The CAA must now take urgent enforcement action against airlines that are failing to pay refunds, rather than continuing to let them get away with illegally withholding customers’ money given the huge financial and emotional toll it is having on thousands of people’s lives.

Which? also believes the serious problems people have faced in recent months have demonstrated that major reforms to the travel industry are necessary. The consumer champion will set out in the coming months steps that the government should take in order to restore consumer trust in the travel sector.

Rory Boland, Editor of Which? Travel, said: “We are hearing from thousands of passengers who are still waiting for refunds months after flights and holidays were cancelled.

These people are often in desperate circumstances of their own and have told us the stress of being left out of pocket has significantly impacted on their emotional wellbeing and their finances.
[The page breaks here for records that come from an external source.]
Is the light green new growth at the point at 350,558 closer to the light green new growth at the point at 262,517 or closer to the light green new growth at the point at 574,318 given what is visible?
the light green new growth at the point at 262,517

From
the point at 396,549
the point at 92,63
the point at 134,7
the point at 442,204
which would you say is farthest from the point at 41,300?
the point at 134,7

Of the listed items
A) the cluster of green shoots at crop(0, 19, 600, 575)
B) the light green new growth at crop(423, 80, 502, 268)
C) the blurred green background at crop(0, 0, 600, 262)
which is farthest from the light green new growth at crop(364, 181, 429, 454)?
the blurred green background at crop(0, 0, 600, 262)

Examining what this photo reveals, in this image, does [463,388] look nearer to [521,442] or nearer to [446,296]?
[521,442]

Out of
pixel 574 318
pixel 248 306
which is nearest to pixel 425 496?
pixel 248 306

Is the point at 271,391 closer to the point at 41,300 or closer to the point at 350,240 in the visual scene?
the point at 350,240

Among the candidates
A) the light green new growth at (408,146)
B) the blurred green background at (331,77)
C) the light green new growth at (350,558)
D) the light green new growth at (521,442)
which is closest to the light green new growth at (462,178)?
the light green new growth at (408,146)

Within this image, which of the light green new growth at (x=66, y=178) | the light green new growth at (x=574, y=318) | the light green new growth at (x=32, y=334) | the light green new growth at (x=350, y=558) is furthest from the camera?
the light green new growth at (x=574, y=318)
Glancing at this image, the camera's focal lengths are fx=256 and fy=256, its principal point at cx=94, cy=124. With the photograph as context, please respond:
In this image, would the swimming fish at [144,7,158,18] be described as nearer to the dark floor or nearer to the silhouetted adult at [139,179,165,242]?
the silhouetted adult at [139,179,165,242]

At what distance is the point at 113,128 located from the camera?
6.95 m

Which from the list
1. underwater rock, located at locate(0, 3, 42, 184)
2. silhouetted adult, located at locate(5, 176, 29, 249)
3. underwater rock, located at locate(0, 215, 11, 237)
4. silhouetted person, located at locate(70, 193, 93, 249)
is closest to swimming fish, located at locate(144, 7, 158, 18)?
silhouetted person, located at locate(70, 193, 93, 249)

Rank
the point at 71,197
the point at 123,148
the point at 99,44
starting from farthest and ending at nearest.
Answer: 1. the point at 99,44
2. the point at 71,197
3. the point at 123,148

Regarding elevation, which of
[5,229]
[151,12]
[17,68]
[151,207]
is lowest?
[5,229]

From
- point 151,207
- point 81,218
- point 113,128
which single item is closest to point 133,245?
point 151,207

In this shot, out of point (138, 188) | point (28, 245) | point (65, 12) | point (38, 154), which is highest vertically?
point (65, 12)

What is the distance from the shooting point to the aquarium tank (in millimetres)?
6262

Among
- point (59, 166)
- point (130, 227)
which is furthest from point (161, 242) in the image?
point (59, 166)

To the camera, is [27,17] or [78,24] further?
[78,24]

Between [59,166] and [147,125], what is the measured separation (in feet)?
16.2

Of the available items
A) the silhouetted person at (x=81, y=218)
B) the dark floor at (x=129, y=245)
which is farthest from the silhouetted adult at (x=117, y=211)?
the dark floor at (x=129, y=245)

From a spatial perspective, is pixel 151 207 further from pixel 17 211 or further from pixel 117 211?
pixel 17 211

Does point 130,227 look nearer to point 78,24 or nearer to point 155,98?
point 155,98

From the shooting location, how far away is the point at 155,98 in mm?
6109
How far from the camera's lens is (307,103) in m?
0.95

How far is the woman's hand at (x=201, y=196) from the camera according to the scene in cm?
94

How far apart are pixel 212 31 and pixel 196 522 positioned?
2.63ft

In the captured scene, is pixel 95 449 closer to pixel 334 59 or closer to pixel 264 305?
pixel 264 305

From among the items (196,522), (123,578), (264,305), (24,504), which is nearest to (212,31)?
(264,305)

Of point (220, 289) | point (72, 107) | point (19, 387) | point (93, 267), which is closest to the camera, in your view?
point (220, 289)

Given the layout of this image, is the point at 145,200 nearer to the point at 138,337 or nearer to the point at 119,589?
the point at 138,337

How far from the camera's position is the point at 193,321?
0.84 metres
“As a first step to restoring lost trust in the travel industry, it’s important that lawbreaking companies are not let off the hook for their actions during this period. The regulator must act swiftly on this evidence and take strong action against those airlines that have repeatedly been exposed for flouting the rules.”

An Etihad spokesperson said: While every effort is being made to process refunds, there have been occasions where it took longer to handle requests. This has been due to the extremely high number of calls and claims received. 

In addition to offering full refunds, we also introduced a generous travel credit option for use against future travel. Extra resources were also brought in to ease the situation, resulting in considerably improved service levels. 

We regret any inconvenience or distress faced by our customers and we thank them for their continued patience and understanding.

An Easyjet spokesperson said: “As the UK’s largest airline, easyJet carries more passengers than other airlines which means we have also had to make more cancellations during this period.

“Throughout this Covid period, we’ve continued to offer our customers a refund option, in addition to free changes or a voucher.  We’ve also ensured that the refund request is easy and straightforward, via a dedicated refund webform online.  All of these entitlements can be accessed through our online Covid Help Hub.

“We are processing refunds for customers and aim to do so in less than 28 days. But in these unprecedented times, the volume of cancellations compounded by local lockdown restrictions leading to reduced staffing levels in our customer contact centres, means that processing of refunds is taking longer than usual.  To help our customers, we have invested extra resources into the call centre to help reduce our queue as quickly as possible.”

A Ryanair spokesperson said: “This is yet another baseless survey of two men and a dog from Which?.

 “Ryanair has already processed over €500m in refunds and vouchers since mid-March, which is over 40% of Ryanair’s total backlog of Covid cancellations in March, April, May & June.

“The process time for cash refunds is taking longer due to unprecedented volumes and the fact that we have fewer staff available due to social distancing measures.”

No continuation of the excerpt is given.